=== Given text ===
—————

Contributing to PyDistintoX

Thank you for your interest in contributing to PyDistintoX. Whether you're here to report a bug, suggest a feature, or submit code, your help is greatly appreciated.

How to Contribute

Reporting Bugs

  • Use GitLab Issues to report bugs.
  • Describe the issue in as much detail as possible.

Pull Requests

  • Fork the repository and create a new branch for your changes.
  • Make sure all tests (see below) pass successfully.
  • Keep your commit messages clear and concise.

Code Guidelines

Imports

The imports are ordered in the following structure:

  • standard library imports as f.e. logging
  • third-party imports as f.e. numpy
  • application-specific imports - as f.e. common.utils - apart from typing, import common.utils always as common_utils in order to differentiate between intra-package imports as .utils from imports from common.utils
  • intra-package imports - as f.e. .utils relative imports

Styling

Using Black Formatter for Python and Prettier for all else.

Import Headings

Use these headings for imports:

  • standard library imports
  • third-party imports
  • tests-specific imports
  • imports from source code

Dependencies

To update requirements.txt after changing dependencies in pyproject.toml, run:

uv export --no-hashes --no-dev --no-header --no-emit-project -o requirements.txt

requirements.txt is automatically checked in the CI pipeline on every merge to main. The pipeline will fail if it is not up to date.

uv Version

The CI pipeline uses uv 0.11.15. To keep your local environment in sync, update uv with:

uv self update

Tests

In order to run tests, enter

uv run pytest tests/TEST_FOLDER

The test results will be saved in ./tests/artifacts You can add -v as option to get a verbose output or -s to show print statements, even if a test does not fail. Deselect slow tests with pytest -m "not slow" (recommended!).

—————

=== Required task ===
Reproduce the passage of the contributing guide starting at "Code Guidelines" and ending at "for all else.". The data that comes next is separate from the contributing guide.

[Items stored from a collection]
—————

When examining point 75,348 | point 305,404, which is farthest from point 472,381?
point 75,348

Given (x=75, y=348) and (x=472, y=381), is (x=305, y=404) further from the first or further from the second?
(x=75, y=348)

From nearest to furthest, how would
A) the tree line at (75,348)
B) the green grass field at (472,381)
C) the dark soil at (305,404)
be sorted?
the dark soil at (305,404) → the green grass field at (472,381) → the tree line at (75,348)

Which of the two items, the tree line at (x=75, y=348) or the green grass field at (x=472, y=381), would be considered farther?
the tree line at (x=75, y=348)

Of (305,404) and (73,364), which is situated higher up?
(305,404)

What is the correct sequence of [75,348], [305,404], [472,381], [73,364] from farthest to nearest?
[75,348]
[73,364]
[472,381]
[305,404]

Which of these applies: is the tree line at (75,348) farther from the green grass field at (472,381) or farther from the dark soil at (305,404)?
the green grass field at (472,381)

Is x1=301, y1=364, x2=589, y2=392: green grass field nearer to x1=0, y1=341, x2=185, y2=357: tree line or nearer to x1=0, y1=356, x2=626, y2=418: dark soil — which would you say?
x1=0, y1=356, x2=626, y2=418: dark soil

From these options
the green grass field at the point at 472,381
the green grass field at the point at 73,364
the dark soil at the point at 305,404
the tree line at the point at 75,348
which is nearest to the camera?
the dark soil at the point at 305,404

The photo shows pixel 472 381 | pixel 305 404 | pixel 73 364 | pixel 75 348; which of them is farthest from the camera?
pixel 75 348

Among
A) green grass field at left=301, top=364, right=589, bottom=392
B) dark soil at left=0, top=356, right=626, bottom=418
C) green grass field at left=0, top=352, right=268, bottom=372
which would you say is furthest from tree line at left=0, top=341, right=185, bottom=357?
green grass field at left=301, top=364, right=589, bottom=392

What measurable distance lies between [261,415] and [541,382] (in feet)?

—————

=== Task answer ===
Code Guidelines

Imports

The imports are ordered in the following structure:

  • standard library imports as f.e. logging
  • third-party imports as f.e. numpy
  • application-specific imports - as f.e. common.utils - apart from typing, import common.utils always as common_utils in order to differentiate between intra-package imports as .utils from imports from common.utils
  • intra-package imports - as f.e. .utils relative imports

Styling

Using Black Formatter for Python and Prettier for all else.